▶ **TEXT EXCERPT**:
....

1.11M Members

Program to remove all comments (comments start with \\)

 
0
 

I've been trying to write this program and so far this is the best I could come up with. It doesn't work though.

#include<stdio.h>
#include<conio.h>
void main()
{
    FILE *fp,*fp1;
    int i=0;
    char str[80],fname[]="a1.txt",fname1[]="a2.txt";
    clrscr();
    fp=fopen(fname,"r");
    fp1=fopen(fname1,"w");

    if(fp==NULL)
    {
        printf("\n Cannot Open File : %s",fname);
        getch();
        exit(1);
    }

    printf("\n File Data : \n");

    while(!feof(fp))
    {
        fgets(str,80,fp);
           //   printf("%s",str);
           //   fputs(str,fp1);
        if(strstr(str,"//"))
        {

            while(str[i]!='\0')
            {
                if(str[i]!='/'&&str[i+1]!='/')
                {
                    putc(str[i],fp1);
                    i++;
                }
                else
                {
                    putc('\0',fp);
                    i++;
                    break;
                }
            }   
        }
        else
        {
            fputs(str,fp1);
        }
    }

    fclose(fp);
    fclose(fp1);
 
0
 

There's some edge cases that could make it somewhat complex. Mostly because you could have lines bigger than your buffer. This will result in two types of reads: those that end in newlines, and those that do not. (and a newline happens to be exactly the symbol that marks the end of the section you want to ignore) You'll need to keep track of whether you're inside a comment or not. In addition you could have reads like "<text>/" followed by a next read that looks like "/<text>". You need to detect that too.

Below is a little example. A little sloppy due to time constraints but it shows the concept I think.

#include <stdio.h>
#include <string.h>
#include <stdbool.h>

#define BUFFER_SIZE (80)

int main(void)
{
    FILE *fp  = NULL,
         *fp1 = NULL;
    char *token_pos = NULL,
         *copy_pos  = NULL;
    const char *fname  = "a1.txt",
               *fname1 = "a2.txt";
    char str[BUFFER_SIZE] = {0},
         character        = 0;
    int buffer_length     = 0;
    bool inComment        = false;


    // Open the files.
    fp  = fopen(fname ,"r");

    // Opening of the input file failed.
    if(fp == NULL)
    {
        printf("Error on opening input file \"%s\".\n", fname);
    }
    else
    {
        fp1 = fopen(fname1,"w");

        // Opening of the output file failed.
        if (fp1 == NULL)
        {
            printf("Error on opening output file \"%s\".\n", fname1);
        }
        else
        {
            // Note that feof becomes true after attempting to read out of bounds.

....

▶ **EXTRACTED RECORDS**:
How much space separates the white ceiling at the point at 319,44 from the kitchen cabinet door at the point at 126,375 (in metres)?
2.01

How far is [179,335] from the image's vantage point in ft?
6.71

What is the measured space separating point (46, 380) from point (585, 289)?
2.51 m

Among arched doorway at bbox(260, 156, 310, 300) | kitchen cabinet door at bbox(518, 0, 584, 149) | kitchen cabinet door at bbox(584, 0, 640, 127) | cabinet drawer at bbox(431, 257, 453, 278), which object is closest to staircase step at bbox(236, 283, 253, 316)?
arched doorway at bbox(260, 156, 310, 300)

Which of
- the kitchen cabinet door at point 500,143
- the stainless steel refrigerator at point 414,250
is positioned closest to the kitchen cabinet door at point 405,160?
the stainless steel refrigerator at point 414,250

....

▶ **YOUR TASKS**:
1/ According to the reply in the forum thread, what two kinds of reads result when lines are longer than the buffer?
2/ Reproduce the forum thread word for word, everything from "There's some edge" down to "int main(void)".
Rely only on the forum thread and not on the items.

▶ **THE RESPONSES**:
1/ Reads that end in newlines and reads that do not.

2/
There's some edge cases that could make it somewhat complex. Mostly because you could have lines bigger than your buffer. This will result in two types of reads: those that end in newlines, and those that do not. (and a newline happens to be exactly the symbol that marks the end of the section you want to ignore) You'll need to keep track of whether you're inside a comment or not. In addition you could have reads like "<text>/" followed by a next read that looks like "/<text>". You need to detect that too.

Below is a little example. A little sloppy due to time constraints but it shows the concept I think.

#include <stdio.h>
#include <string.h>
#include <stdbool.h>

#define BUFFER_SIZE (80)

int main(void)